リリアーナは二人の息子と末の娘が揃って来たことに驚き、嬉しそうに笑った。
「まあ、三人揃うなんて珍しいわね。マルガレーテ、お茶をお願い」
マルガレーテが紅茶を淹れ、クッキーを並べる。
エドヴァルトが大声で騎士修行の武勇伝を語り、フェリクスが「それは物理的に不可能だ」とツッコミを入れ、リリアーナが笑い、セレスティアがクッキーをかじる。
何でもない時間。家族が揃って、笑っている時間。
ふと、廊下に気配がした。
母の部屋の扉は半開きだった。その隙間の向こう、廊下の薄暗がりに、人影が一つ。立ち止まり、部屋の中を見ている。

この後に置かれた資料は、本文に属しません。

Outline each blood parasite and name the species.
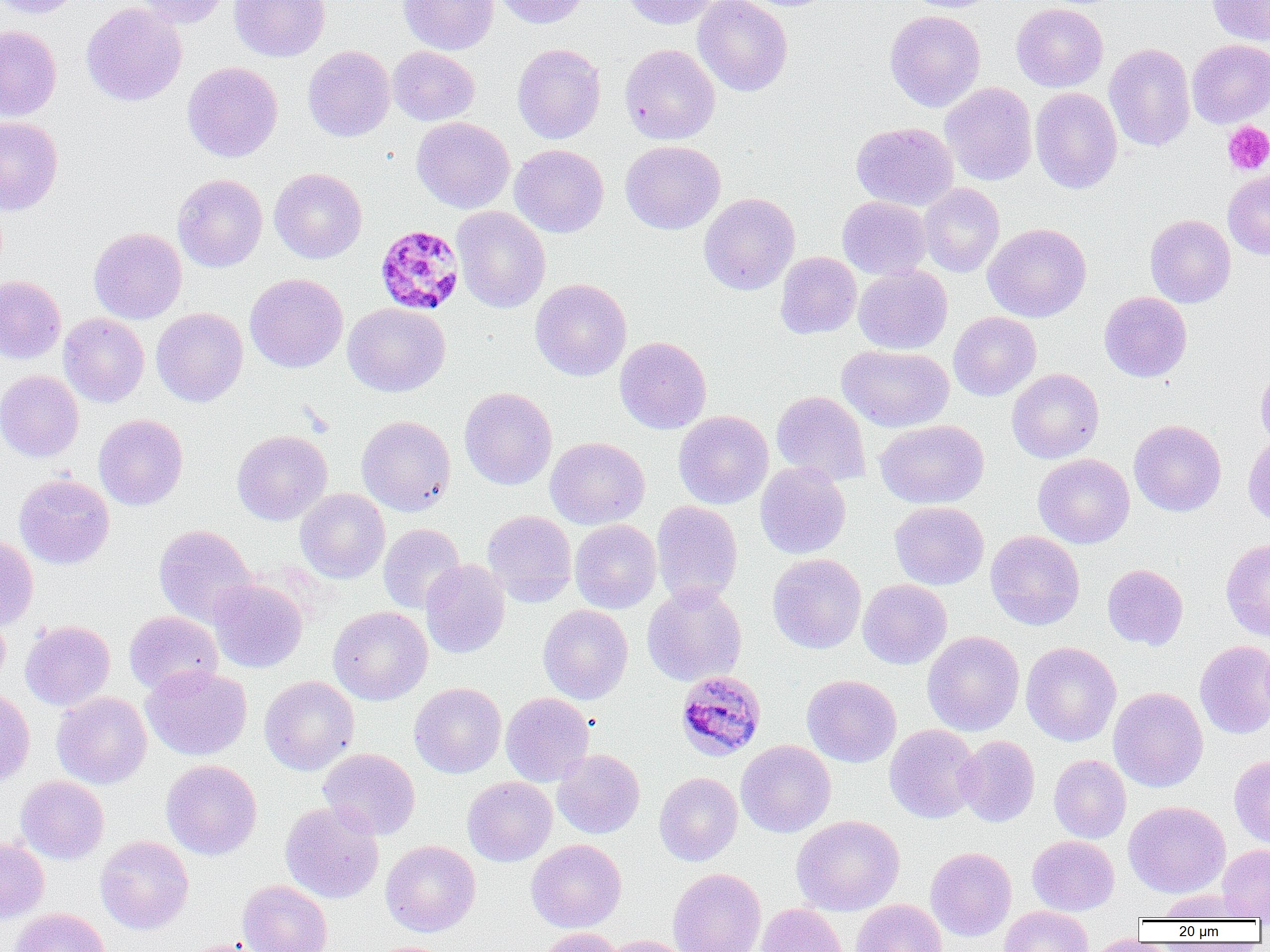
Approximate bounding boxes as named x1/y1/x2/y2 corners in pixels.
Plasmodium malariae-infected red blood cells: (x1=375, y1=224, x2=465, y2=316), (x1=674, y1=670, x2=766, y2=761).
No Plasmodium falciparum, Plasmodium ovale, Plasmodium vivax, Babesia divergens, or Trypanosoma brucei observed.

Uninfected red blood cell locations: (x1=0, y1=0, x2=85, y2=19), (x1=132, y1=0, x2=229, y2=29), (x1=229, y1=0, x2=330, y2=62), (x1=398, y1=0, x2=499, y2=55), (x1=494, y1=0, x2=593, y2=28), (x1=623, y1=0, x2=720, y2=29), (x1=693, y1=0, x2=792, y2=96), (x1=903, y1=0, x2=999, y2=13), (x1=1207, y1=0, x2=1270, y2=45), (x1=1011, y1=2, x2=1108, y2=92), (x1=81, y1=3, x2=187, y2=107), (x1=885, y1=10, x2=986, y2=112), (x1=0, y1=25, x2=61, y2=121), (x1=1187, y1=39, x2=1270, y2=128), (x1=1104, y1=42, x2=1196, y2=151), (x1=512, y1=43, x2=606, y2=144), (x1=619, y1=43, x2=720, y2=145), (x1=303, y1=45, x2=395, y2=141), (x1=388, y1=46, x2=479, y2=126), (x1=182, y1=61, x2=283, y2=162), (x1=940, y1=82, x2=1037, y2=186), (x1=1030, y1=87, x2=1123, y2=194), (x1=0, y1=117, x2=63, y2=215), (x1=411, y1=117, x2=515, y2=213), (x1=851, y1=122, x2=958, y2=211), (x1=620, y1=140, x2=725, y2=234), (x1=510, y1=144, x2=608, y2=237), (x1=269, y1=168, x2=367, y2=264), (x1=1223, y1=170, x2=1270, y2=260), (x1=173, y1=174, x2=268, y2=272), (x1=918, y1=183, x2=1005, y2=277), (x1=698, y1=192, x2=799, y2=295), (x1=837, y1=196, x2=930, y2=280), (x1=451, y1=206, x2=550, y2=313), (x1=1145, y1=214, x2=1236, y2=307), (x1=983, y1=223, x2=1091, y2=322), (x1=89, y1=227, x2=187, y2=324), (x1=774, y1=251, x2=861, y2=339), (x1=853, y1=264, x2=952, y2=354), (x1=245, y1=272, x2=348, y2=373), (x1=0, y1=275, x2=66, y2=364), (x1=531, y1=278, x2=632, y2=381), (x1=1099, y1=291, x2=1192, y2=382), (x1=343, y1=302, x2=450, y2=396), (x1=151, y1=308, x2=248, y2=407), (x1=948, y1=311, x2=1041, y2=401), (x1=59, y1=313, x2=149, y2=407), (x1=615, y1=336, x2=712, y2=434), (x1=837, y1=345, x2=954, y2=432), (x1=1256, y1=364, x2=1270, y2=451), (x1=0, y1=369, x2=84, y2=462), (x1=1007, y1=369, x2=1104, y2=463), (x1=459, y1=387, x2=557, y2=489), (x1=771, y1=390, x2=871, y2=485), (x1=673, y1=411, x2=774, y2=509), (x1=93, y1=414, x2=188, y2=511), (x1=357, y1=415, x2=456, y2=515), (x1=874, y1=419, x2=989, y2=509), (x1=1129, y1=420, x2=1226, y2=517), (x1=232, y1=429, x2=332, y2=525), (x1=1243, y1=433, x2=1270, y2=527), (x1=545, y1=437, x2=650, y2=529), (x1=1033, y1=454, x2=1135, y2=548), (x1=755, y1=461, x2=851, y2=559), (x1=14, y1=474, x2=114, y2=569), (x1=295, y1=488, x2=390, y2=583), (x1=652, y1=501, x2=743, y2=607), (x1=889, y1=501, x2=989, y2=590), (x1=482, y1=510, x2=577, y2=605), (x1=570, y1=519, x2=662, y2=613), (x1=378, y1=523, x2=465, y2=613), (x1=154, y1=524, x2=256, y2=627), (x1=985, y1=530, x2=1085, y2=630), (x1=0, y1=536, x2=38, y2=630), (x1=1221, y1=538, x2=1270, y2=641), (x1=767, y1=553, x2=866, y2=654), (x1=421, y1=559, x2=510, y2=659), (x1=1102, y1=564, x2=1188, y2=650), (x1=208, y1=578, x2=308, y2=673), (x1=858, y1=579, x2=952, y2=669), (x1=642, y1=584, x2=747, y2=686), (x1=538, y1=604, x2=633, y2=704), (x1=328, y1=606, x2=432, y2=705), (x1=0, y1=607, x2=10, y2=688), (x1=124, y1=611, x2=223, y2=695), (x1=20, y1=620, x2=115, y2=711), (x1=922, y1=631, x2=1024, y2=735), (x1=1194, y1=639, x2=1270, y2=739), (x1=1021, y1=641, x2=1121, y2=746), (x1=141, y1=665, x2=252, y2=760), (x1=802, y1=674, x2=902, y2=767), (x1=259, y1=675, x2=359, y2=775), (x1=409, y1=682, x2=506, y2=778), (x1=0, y1=687, x2=35, y2=786), (x1=1108, y1=687, x2=1208, y2=792), (x1=52, y1=692, x2=151, y2=789), (x1=501, y1=692, x2=594, y2=786), (x1=884, y1=724, x2=982, y2=824), (x1=955, y1=735, x2=1039, y2=827), (x1=736, y1=740, x2=836, y2=838), (x1=318, y1=748, x2=420, y2=840), (x1=552, y1=749, x2=645, y2=838), (x1=1049, y1=754, x2=1131, y2=843), (x1=1229, y1=754, x2=1270, y2=849), (x1=161, y1=760, x2=262, y2=859), (x1=654, y1=772, x2=742, y2=866), (x1=16, y1=775, x2=109, y2=864), (x1=462, y1=776, x2=557, y2=867), (x1=280, y1=801, x2=384, y2=903), (x1=1123, y1=801, x2=1230, y2=897), (x1=791, y1=815, x2=905, y2=915), (x1=95, y1=835, x2=193, y2=934), (x1=1027, y1=835, x2=1119, y2=915), (x1=0, y1=837, x2=49, y2=923), (x1=526, y1=839, x2=626, y2=932), (x1=381, y1=840, x2=480, y2=937), (x1=1218, y1=844, x2=1270, y2=921), (x1=925, y1=847, x2=1017, y2=941), (x1=668, y1=867, x2=766, y2=952), (x1=237, y1=879, x2=332, y2=952), (x1=1158, y1=888, x2=1251, y2=920), (x1=852, y1=899, x2=947, y2=952), (x1=756, y1=903, x2=848, y2=952), (x1=999, y1=905, x2=1094, y2=952), (x1=9, y1=908, x2=110, y2=952), (x1=536, y1=927, x2=626, y2=952), (x1=602, y1=935, x2=694, y2=952), (x1=1086, y1=935, x2=1170, y2=952), (x1=172, y1=939, x2=265, y2=952). Platelet locations: (x1=1222, y1=121, x2=1270, y2=175). Slide-level diagnosis: Plasmodium malariae. 1000x magnification. Image is 1270×952 pixels. Single field of view. Thin blood film. Optical microscopy.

セレスティアがクッキーを口に運ぶ振りをしながら目を向けた時、影はもう消えていた。足音もなく。
誰だったのか。使用人か。それとも。
背中を冷たいものが伝ったが、笑顔は崩さなかった。
前世にはなかった。
母が生きている間にも、家族が揃ったことは殆どなかった。父は仕事で不在。エドヴァルトは修行先。フェリクスは書庫。セレスティアはいつも一人だった。
今世では違う。
この時間を、自分の手で作った。
フェリクスを書庫から引きずり出し、エドヴァルトに庭で遊ぼうと言い、母の部屋に行こうと提案した。
三歳の子供が、家族の時間を設計している。
誰もそのことには気づいていない。
これでいい。
気づかなくていい。
ただ笑っていてくれればいい。
セレスティアはクッキーをかじりながら、家族の笑い声に包まれていた。
小さな幸福。だがこの幸福の下には、毒と裏切りと陰謀が蠢いている。
この笑い声を守るために、明日からまた戦う。
三歳の戦士は、クッキーの欠片を口の端につけたまま、静かに決意を新たにした。